Andrew has now lost two teeth. My sweet little baby's face is already changing and looking older. My friend Susan warned me this would happen when he lost teeth, so I was prepared. However, I was not prepared for the question of what to do with the lost baby teeth. When Andrew was born, Gangee gave him two little personalized silver keepsake boxes: one for his first curl and one for his first tooth. So the first tooth Andrew lost was easy -- I just popped it into its special little velvet-lined box and stuck it in Andrew's closet with his other baby mementos. Done.
But then Andrew ruined things by going and losing another tooth. There is no keepsake box for "Baby's Second Tooth." So now, sitting on my bathroom counter is that second little tooth. (The Tooth Fairy thoughtfully left it there for me after taking it from under Andrew's pillow.) And I am stumped as to what to do with it.
On the one hand, it really feels creepy to keep a collection of lost teeth. Because if I keep this one, I will have to commit to keep them all...and three kids times twenty baby teeth is...well, it's late and I don't want to do math, but I'm sure it's a lot. It just feels a little...I don't know...serial-killer-esque to hoard them. And where would I keep them? A plastic baggie doesn't seem dignified. I sure don't want them in my pajama drawer. Would having them made into a necklace be inappropriate? And what kind of earrings do you wear with a baby-tooth necklace?

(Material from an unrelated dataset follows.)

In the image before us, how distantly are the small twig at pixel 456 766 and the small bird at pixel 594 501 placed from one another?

But on the other hand, I pick up that little tooth, and it's...my sweet little baby's perfectly white, perfectly straight, perfectly perfect little tooth. The tooth that kept Andrew (and us) up nights as it came in. The tooth that we greeted with applause when it finally broke the surface. The tooth that signaled the end of the precious gummy baby grin and the beginning of the cheesy little toddler grin. And it's just sitting there on my counter -- a part of my boy. I can't bring myself to put it in the trash. It feels disrespectful and wrong just to throw it away.
So, there it is. Sorry, but this post will have no closure. Not tonight, anyway. The tooth will stay on my counter. Each morning for the next I don't know how many mornings, I will pick up the little tooth as I have done every morning for the past couple weeks and ponder again God's marvelous workmanship, my little guy's fleeting boyhood, and the question of what to do with this little tooth and the others that are surely to follow.